There is a heated discussion on the LinkedIn discussion group “Branding 3.0” about “What is your position on brand positioning?” A number of marketing professionals on both the corporate and agency side have weighted in. Most are drawing on their experiences of what actually works and what doesn’t. Real world, not theoretical.
One of the most cogent critiques of brand positioning comes from Nick Wreden,
Nick Wreden wrote:
“Positioning” was a great theory for the mass economy, but it is about as relevant to branding today as vinyl LP is to music for the following reasons:
1. Top executives are demanding accountability from marketing. Yet “positioning” is unmeasureable. Can anyone say, “our positioning is 6% better than last year’s” or “our positioning is 2% better than our competitor’s” or, even more important, “we’re receiving a 12% ROI on our positioning.”
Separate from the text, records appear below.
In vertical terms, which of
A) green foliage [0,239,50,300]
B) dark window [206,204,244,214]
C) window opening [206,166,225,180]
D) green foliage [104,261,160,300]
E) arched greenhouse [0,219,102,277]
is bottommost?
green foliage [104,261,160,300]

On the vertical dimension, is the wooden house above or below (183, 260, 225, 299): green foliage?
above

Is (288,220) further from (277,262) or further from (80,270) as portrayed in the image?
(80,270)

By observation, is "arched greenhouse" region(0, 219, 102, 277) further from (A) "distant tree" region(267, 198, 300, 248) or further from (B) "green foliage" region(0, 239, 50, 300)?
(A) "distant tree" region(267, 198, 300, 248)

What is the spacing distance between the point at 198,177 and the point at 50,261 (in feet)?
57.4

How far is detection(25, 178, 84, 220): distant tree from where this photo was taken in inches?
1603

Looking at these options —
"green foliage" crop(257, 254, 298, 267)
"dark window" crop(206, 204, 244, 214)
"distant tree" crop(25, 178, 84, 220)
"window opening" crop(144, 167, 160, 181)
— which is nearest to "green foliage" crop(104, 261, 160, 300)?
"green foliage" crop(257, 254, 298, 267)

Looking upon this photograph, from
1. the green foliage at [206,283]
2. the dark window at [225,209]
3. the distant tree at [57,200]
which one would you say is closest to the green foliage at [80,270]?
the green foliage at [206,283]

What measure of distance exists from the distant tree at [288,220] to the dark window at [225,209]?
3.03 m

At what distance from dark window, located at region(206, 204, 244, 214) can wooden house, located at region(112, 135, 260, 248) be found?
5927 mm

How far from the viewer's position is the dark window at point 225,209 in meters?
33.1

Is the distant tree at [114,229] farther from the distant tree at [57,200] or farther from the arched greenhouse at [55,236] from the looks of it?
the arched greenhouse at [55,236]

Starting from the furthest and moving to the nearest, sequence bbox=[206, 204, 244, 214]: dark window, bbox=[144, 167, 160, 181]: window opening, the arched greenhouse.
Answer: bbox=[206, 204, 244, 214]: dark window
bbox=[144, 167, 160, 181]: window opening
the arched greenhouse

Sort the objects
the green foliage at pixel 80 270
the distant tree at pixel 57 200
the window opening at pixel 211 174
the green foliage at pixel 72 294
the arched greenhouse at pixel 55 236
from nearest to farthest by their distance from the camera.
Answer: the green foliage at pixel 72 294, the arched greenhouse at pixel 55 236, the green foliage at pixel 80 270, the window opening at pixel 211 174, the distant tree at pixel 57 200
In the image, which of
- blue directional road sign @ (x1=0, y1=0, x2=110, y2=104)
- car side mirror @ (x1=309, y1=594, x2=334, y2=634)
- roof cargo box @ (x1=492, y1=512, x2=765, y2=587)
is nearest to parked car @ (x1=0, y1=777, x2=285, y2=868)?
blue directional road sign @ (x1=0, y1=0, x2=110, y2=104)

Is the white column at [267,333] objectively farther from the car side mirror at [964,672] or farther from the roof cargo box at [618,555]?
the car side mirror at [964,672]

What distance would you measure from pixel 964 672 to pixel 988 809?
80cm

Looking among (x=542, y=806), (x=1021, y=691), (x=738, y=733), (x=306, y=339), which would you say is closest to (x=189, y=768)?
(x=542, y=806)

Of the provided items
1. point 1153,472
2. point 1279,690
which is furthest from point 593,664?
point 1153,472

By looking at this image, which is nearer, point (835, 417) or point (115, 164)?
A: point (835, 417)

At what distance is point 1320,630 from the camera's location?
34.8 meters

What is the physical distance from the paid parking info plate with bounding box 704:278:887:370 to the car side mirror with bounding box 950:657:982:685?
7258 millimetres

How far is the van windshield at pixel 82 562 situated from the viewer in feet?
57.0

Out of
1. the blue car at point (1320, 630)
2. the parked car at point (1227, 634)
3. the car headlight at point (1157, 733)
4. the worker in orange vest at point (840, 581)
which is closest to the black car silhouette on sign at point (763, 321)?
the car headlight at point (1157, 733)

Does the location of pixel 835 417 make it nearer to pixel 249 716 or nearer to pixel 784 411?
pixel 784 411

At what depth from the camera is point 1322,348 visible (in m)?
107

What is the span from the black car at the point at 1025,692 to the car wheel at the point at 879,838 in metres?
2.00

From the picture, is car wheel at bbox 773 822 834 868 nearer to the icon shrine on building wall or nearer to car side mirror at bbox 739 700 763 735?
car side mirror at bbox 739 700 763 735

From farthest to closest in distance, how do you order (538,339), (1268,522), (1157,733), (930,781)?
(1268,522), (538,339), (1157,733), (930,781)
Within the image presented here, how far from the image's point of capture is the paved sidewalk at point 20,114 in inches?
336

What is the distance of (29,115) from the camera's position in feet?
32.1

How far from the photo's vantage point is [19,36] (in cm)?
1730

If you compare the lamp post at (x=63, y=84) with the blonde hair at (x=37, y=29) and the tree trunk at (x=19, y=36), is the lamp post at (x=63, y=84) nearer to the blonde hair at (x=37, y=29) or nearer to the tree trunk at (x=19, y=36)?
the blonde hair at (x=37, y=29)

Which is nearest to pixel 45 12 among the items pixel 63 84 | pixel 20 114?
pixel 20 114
2. This is a peer-to-peer world, where brands are defined by customers, not by companies, based on their economic, experiential or emotional value. “Positions” are top-down, hierarchical statements from corporate execs or their agencies. Do we automatically believe what companies tell us, or do consumers form their own opinions based on the brand’s execution?
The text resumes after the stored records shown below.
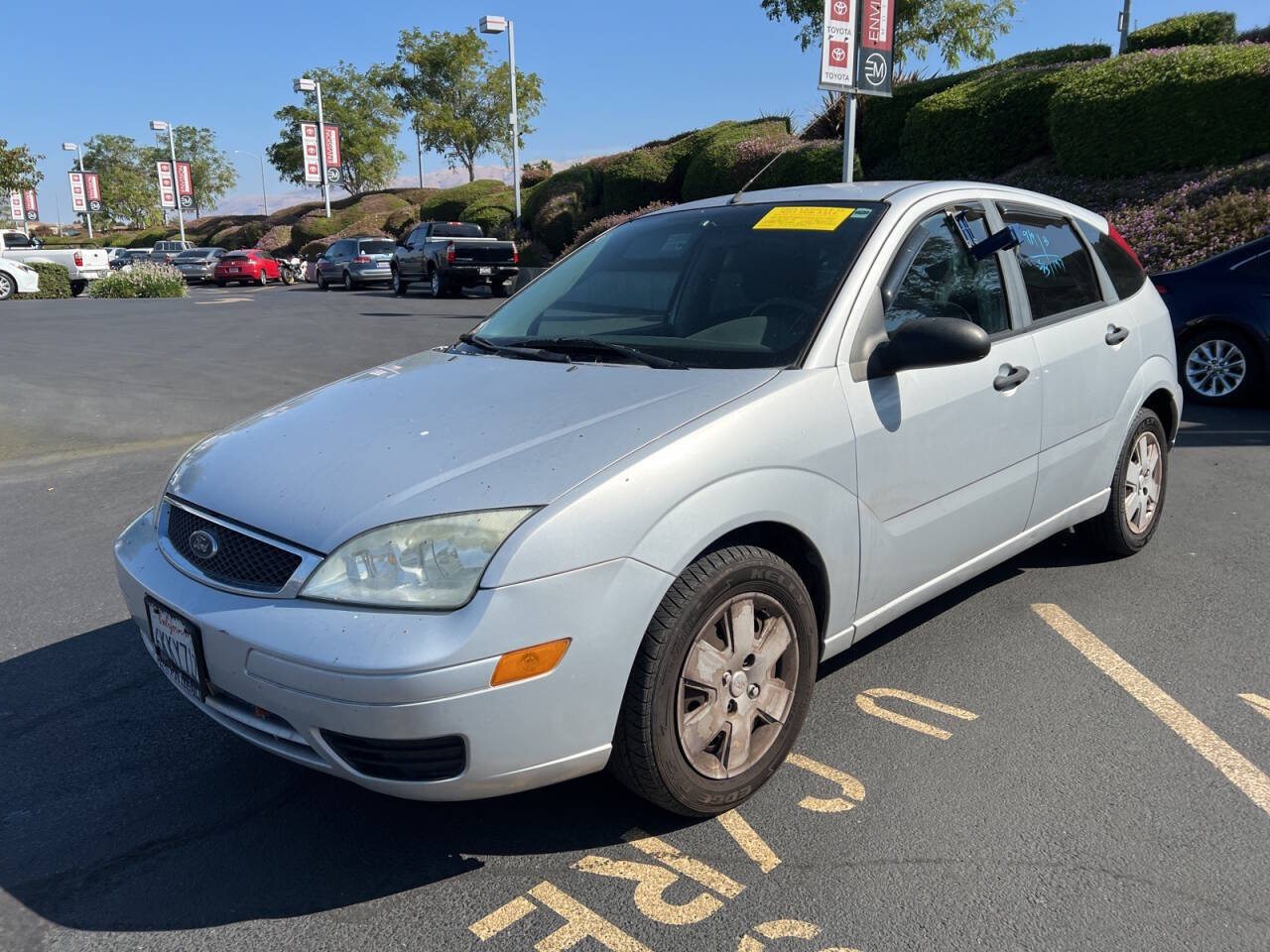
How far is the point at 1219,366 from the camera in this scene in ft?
27.8

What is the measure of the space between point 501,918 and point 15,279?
28.9m

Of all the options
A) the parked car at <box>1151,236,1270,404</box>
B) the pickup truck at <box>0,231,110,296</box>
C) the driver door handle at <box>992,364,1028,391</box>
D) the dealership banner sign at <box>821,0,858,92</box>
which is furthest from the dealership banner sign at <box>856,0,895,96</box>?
the pickup truck at <box>0,231,110,296</box>

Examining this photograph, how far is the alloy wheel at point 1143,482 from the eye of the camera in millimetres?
4660

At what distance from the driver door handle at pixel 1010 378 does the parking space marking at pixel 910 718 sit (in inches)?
43.3

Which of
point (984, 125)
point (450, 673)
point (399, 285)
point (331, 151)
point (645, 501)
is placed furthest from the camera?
point (331, 151)

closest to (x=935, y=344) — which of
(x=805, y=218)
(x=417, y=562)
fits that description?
(x=805, y=218)

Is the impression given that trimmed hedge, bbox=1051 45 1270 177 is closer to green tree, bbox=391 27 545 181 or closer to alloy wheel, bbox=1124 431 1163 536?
alloy wheel, bbox=1124 431 1163 536

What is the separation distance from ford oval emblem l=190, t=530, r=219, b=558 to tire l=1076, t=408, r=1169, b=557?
365 cm

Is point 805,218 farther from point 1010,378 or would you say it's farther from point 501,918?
point 501,918

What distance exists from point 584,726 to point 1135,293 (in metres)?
3.55

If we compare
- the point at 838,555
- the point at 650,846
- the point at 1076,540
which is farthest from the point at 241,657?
the point at 1076,540

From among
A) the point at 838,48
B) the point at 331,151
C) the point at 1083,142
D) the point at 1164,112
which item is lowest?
the point at 1083,142

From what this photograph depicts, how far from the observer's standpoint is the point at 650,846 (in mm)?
2707

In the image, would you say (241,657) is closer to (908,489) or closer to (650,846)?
(650,846)
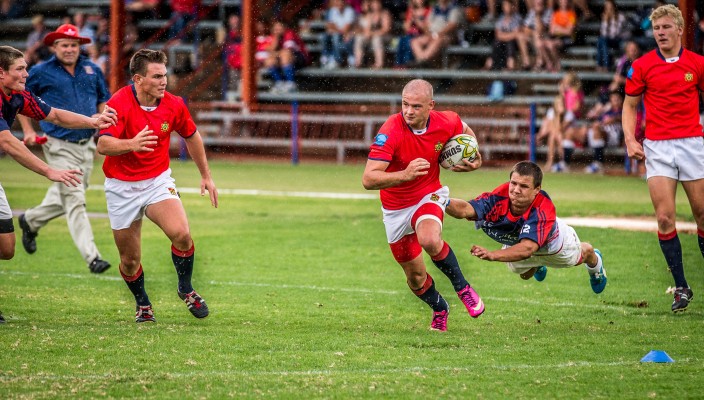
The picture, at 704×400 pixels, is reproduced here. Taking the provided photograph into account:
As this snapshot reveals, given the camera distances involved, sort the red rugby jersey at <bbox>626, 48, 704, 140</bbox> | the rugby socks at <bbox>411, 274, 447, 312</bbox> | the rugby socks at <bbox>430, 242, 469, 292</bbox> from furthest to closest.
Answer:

3. The theory of “positioning” is based on a false premise. It basically assumes your mind is like a parking lot, and all a brand has to do is to drive itself into an empty parking space in your mind. What consumer, bombarded by 5K messages a day, has empty slots for your brand?
4. Marketing strategies must be customer-centric. Yet “positioning” theory, with its emphasis on competition (always be 1 or 2 in the mind, find a “position” not occupied by competitors, etc.) is shaped by the competition. Success will always be defined by how proactive you are in respect to customers, not about how reactive you are to competition.
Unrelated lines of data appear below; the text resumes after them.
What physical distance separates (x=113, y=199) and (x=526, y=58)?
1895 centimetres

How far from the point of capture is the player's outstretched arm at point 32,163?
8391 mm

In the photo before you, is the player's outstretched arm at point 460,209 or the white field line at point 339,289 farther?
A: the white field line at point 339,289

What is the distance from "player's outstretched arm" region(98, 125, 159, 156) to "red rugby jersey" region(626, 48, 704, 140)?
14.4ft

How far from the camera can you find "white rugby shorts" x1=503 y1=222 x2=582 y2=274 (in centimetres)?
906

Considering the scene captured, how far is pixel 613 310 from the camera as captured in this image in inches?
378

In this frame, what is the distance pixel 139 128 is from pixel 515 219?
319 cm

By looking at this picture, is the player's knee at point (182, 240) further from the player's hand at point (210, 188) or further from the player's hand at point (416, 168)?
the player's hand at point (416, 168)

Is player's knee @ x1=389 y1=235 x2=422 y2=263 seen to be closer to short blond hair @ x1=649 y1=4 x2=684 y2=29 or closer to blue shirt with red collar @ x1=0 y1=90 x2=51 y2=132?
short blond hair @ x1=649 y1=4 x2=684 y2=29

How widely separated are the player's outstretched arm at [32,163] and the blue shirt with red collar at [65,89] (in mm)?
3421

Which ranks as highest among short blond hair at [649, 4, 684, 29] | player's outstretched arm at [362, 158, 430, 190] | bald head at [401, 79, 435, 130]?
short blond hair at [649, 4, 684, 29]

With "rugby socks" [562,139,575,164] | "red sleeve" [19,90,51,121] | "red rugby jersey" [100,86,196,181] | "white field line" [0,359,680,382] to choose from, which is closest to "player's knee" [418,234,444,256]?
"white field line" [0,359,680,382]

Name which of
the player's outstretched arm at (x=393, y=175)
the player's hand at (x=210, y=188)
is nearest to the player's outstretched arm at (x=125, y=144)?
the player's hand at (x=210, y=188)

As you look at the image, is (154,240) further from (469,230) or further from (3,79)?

On the discussion board there are also a number of passionate defenders of the brand positioning model. One of the best and smartest is Carlos Carrion. He was one of the executives at Telefonica during the pivotal years when the company consolidated dozens of local brands into a single Telefonica brand. The success of that branding strategy is evident today in the enduring strength of the Telefonica brand.
Thank you for picking this up. I wrote the above on the fly, but if I had to re-do it, I would add two more bullets:
Lack of competitive advantage: Every agency promises “positioning” skills. Every new CMO promises to “re-position” the company. Even dry cleaners and other small businesses are urged to “position” themselves. If you are following the same “strategy” as everyone else, how can you differentiate yourself? In other words, if you buy into the “blue ocean” way of thinking, how are you going to achieve new inroads into new markets using the same 40-year-old path everyone else is following?
Risk of losing touch with markets: If you accept the fact that markets are turbulent and fast-changing, then “positioning” yourself in relation to the market and competitors is a dangerous proposition. This helps explain why “re-positioning” activities are as common as dandelions after a spring rain. It is better to understand how the resources of an organization can best meet the economic, emotional and experiential requirements of customers.
Again, the easiest ways to date yourself as a creature of the ’80s is to wear plaid pants or proclaim your faith in “positioning.”
Nick, thank you for the additional thoughts on Positioning.
As for those plaid pants…are you trying to tell me I’ve made a fashion faux-pas?